Creating a wildlife friendly garden is something that everyone in the family, big and small can get involved with, and really enjoy. But where to begin? Here are some handy tips to get you all started.
Let everyone know what you’re creating
Let’s be serious for a moment, if you’re creating a wildlife haven the last thing you want is the neighbours crashing through it when they fancy paying you a visit. Or someone being inconsiderate and letting their dog into your garden. So, the best way to approach this would be to put up some signs.
You can make these together, or if the possibility of all your hard work being damaged is very real, then companies like smartsign.com can provide you with ideas for outdoor signage.
Birdboxes & feeders
Put your bird box up in a sheltered site, out of reach of predators. Clean it every year to get rid of mites. Put out protein-rich feed, such as fat balls, in the spring when birds are feeding their young, and seed in the winter. And make sure you place the feeder near a dense bush or plant, so small birds can dart in and out to feed and be safe from cats.
An insect hotel
It’s fun to build proper insect hotels with your kids, but a pile of rocks and rotting wood will do just as well. Find a quiet spot, and pile up rocks, bricks, logs, twigs and leaves. Then do not disturb. This will become home to all sorts of important insects such as beetles and spiders.

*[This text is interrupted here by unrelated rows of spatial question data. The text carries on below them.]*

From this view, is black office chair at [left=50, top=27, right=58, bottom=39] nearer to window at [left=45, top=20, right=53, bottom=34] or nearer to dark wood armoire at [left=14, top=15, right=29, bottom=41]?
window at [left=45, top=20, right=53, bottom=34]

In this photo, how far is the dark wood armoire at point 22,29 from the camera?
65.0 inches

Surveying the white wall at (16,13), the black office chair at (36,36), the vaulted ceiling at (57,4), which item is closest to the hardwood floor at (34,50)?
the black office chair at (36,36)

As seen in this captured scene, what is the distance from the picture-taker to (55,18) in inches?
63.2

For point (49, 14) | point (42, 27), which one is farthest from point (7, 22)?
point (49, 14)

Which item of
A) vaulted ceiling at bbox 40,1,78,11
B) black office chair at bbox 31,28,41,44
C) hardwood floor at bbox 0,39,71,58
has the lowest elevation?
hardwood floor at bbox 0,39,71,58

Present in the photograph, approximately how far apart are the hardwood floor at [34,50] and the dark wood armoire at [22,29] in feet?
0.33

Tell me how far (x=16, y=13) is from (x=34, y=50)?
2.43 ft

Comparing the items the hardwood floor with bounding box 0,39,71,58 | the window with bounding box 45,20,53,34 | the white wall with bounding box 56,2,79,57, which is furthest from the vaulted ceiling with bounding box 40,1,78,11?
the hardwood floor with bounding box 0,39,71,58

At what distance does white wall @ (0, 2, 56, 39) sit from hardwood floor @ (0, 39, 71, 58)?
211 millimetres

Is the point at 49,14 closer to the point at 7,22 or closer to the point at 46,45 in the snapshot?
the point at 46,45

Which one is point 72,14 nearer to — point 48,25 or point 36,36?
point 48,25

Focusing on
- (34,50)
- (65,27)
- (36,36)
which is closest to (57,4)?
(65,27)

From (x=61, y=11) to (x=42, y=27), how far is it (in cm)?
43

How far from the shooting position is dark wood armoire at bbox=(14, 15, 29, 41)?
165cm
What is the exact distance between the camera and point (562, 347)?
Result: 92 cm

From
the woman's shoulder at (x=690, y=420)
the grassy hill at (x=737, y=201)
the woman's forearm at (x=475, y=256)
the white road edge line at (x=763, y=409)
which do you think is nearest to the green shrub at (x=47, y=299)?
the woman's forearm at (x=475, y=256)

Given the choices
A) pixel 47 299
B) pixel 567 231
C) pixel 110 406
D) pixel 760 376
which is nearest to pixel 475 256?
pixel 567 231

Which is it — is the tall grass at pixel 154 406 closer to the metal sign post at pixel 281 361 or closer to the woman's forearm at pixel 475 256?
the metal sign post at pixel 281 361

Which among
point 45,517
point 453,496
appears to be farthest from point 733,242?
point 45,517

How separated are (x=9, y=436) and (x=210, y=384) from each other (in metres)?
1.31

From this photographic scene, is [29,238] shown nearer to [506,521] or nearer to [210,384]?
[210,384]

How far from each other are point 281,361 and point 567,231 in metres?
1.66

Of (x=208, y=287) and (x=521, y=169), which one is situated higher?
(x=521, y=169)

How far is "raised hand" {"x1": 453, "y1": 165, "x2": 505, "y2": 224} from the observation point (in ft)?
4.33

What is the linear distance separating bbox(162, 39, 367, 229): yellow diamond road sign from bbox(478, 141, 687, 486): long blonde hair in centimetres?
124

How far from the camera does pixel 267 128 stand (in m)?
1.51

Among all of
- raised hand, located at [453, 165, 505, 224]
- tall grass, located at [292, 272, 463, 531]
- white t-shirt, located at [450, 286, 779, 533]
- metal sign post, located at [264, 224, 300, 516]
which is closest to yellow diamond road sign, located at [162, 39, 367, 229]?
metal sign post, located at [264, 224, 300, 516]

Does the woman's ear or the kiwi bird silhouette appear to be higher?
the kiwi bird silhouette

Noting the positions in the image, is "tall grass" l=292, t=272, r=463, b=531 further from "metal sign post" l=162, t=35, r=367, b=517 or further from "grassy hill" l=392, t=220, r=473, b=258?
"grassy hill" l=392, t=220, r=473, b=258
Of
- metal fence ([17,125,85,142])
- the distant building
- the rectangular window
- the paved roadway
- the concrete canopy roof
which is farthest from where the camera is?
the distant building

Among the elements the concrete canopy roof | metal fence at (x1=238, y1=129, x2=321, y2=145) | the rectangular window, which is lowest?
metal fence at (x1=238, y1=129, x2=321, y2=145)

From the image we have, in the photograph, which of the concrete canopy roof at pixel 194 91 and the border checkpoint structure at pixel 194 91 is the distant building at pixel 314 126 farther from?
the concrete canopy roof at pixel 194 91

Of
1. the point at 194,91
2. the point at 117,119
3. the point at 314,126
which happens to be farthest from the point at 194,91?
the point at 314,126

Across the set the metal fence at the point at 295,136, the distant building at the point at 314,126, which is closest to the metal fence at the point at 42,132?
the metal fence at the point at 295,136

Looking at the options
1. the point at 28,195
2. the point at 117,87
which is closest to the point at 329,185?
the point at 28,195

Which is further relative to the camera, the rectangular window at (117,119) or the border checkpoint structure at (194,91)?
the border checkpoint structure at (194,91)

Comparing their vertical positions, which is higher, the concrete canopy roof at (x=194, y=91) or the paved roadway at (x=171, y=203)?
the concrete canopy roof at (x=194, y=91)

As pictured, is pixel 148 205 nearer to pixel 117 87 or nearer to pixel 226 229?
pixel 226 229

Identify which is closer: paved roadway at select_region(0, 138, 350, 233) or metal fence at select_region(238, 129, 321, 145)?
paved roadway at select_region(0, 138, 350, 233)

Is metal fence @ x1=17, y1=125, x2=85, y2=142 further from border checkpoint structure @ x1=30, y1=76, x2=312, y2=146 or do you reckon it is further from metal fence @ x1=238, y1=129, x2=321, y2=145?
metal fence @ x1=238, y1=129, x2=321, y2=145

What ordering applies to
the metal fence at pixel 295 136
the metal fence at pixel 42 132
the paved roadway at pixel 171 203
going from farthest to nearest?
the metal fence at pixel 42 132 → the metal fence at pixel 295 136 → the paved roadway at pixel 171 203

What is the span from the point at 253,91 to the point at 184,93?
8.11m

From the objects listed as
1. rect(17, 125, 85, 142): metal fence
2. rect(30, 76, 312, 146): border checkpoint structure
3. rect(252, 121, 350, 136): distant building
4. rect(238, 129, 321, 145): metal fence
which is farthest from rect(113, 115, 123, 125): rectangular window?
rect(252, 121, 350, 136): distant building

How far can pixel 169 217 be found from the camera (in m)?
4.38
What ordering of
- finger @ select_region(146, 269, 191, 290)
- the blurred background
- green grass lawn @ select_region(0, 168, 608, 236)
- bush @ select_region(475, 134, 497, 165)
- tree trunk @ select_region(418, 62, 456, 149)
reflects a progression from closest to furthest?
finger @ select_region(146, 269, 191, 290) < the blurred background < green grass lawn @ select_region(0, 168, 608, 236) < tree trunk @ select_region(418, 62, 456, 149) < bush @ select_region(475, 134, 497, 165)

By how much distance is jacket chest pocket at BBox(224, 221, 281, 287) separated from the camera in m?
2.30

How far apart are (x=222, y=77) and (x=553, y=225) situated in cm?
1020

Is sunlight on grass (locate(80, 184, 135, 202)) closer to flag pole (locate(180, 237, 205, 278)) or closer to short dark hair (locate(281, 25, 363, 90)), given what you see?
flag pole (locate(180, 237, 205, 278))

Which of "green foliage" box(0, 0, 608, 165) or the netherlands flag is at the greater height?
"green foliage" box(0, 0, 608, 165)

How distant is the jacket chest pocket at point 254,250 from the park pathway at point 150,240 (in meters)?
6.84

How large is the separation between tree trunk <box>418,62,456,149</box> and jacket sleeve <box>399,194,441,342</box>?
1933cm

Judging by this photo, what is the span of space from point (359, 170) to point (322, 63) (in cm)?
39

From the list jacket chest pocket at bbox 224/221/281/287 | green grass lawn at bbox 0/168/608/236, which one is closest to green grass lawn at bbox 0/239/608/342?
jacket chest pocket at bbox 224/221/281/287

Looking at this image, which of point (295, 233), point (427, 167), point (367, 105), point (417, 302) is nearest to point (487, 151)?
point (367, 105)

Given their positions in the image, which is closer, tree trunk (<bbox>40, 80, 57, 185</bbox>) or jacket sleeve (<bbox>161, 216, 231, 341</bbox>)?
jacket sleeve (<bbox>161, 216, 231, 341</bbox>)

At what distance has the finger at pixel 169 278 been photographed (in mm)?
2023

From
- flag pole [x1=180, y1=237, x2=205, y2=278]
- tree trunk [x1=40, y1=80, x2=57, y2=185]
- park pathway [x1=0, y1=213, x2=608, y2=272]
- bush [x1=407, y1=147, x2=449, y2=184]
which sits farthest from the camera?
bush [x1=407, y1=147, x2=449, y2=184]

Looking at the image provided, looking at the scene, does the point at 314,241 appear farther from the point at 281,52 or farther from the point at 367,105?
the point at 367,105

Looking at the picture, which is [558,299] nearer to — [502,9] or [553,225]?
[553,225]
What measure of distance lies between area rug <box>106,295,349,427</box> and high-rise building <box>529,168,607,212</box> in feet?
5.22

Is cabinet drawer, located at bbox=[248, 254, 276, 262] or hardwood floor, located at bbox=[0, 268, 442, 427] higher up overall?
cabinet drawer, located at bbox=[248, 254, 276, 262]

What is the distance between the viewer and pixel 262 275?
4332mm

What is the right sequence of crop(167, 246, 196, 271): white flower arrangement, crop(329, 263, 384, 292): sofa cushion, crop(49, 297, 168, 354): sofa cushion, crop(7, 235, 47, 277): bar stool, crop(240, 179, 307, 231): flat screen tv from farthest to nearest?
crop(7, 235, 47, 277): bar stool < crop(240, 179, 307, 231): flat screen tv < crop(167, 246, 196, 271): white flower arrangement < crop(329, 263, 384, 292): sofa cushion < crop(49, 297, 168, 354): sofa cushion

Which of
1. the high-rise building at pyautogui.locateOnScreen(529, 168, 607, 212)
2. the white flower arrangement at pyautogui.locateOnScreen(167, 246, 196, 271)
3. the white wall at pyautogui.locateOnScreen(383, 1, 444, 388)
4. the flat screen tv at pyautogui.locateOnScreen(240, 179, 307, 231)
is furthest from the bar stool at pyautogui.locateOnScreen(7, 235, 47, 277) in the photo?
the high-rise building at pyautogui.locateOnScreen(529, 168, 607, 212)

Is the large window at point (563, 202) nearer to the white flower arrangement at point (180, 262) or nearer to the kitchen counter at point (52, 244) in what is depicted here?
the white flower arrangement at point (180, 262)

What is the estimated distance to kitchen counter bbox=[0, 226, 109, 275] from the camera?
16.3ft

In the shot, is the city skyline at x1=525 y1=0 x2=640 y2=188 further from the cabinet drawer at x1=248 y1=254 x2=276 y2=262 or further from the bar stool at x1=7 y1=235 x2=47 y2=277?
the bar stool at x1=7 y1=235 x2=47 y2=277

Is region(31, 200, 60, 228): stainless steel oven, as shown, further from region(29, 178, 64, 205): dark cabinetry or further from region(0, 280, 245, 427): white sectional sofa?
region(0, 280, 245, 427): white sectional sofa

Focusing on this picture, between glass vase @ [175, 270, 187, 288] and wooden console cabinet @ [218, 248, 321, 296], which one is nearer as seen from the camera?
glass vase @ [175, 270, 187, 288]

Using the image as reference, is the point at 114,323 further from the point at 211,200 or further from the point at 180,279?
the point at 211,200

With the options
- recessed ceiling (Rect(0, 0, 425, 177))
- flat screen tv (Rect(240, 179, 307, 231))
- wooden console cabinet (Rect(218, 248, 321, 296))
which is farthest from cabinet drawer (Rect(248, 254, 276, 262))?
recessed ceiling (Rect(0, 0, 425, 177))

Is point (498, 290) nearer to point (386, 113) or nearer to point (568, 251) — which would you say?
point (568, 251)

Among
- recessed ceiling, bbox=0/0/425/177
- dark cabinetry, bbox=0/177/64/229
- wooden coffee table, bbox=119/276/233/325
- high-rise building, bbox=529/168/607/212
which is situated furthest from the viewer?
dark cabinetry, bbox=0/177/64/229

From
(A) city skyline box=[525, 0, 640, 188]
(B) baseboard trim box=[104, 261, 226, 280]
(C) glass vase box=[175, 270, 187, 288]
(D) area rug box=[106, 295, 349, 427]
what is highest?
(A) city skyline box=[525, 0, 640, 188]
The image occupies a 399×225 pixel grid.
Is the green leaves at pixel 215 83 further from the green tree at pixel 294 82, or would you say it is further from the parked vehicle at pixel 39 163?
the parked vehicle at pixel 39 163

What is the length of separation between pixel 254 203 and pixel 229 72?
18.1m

All creatures need a constant source of fresh, unchlorinated water. Bury a shallow bucket or stone basin, or dig a proper pond, but make sure there are stones and branches in there so creatures such as frogs can get in and out. The pond should be filled with rainwater, so use a water butt. Build it in a part-sunny, part-shady spot so it doesn’t go stagnant. Grow waterlilies in it to keep it oxygenated.
If you have small children, consider the safety aspects of having open water on your property. There are lots of safety products available to keep them safe.
A compost bin
Compost bins use up waste and also feed your soil, which keeps plants healthier. They are also a habitat for worms, woodlice, fungi, frogs, grass snakes and spiders. Put food waste in – raw only unless you have a bin that keeps rats out – and turn it every week with a fork. When it is ready (this can take anything from a few months to a year), spread it across your beds.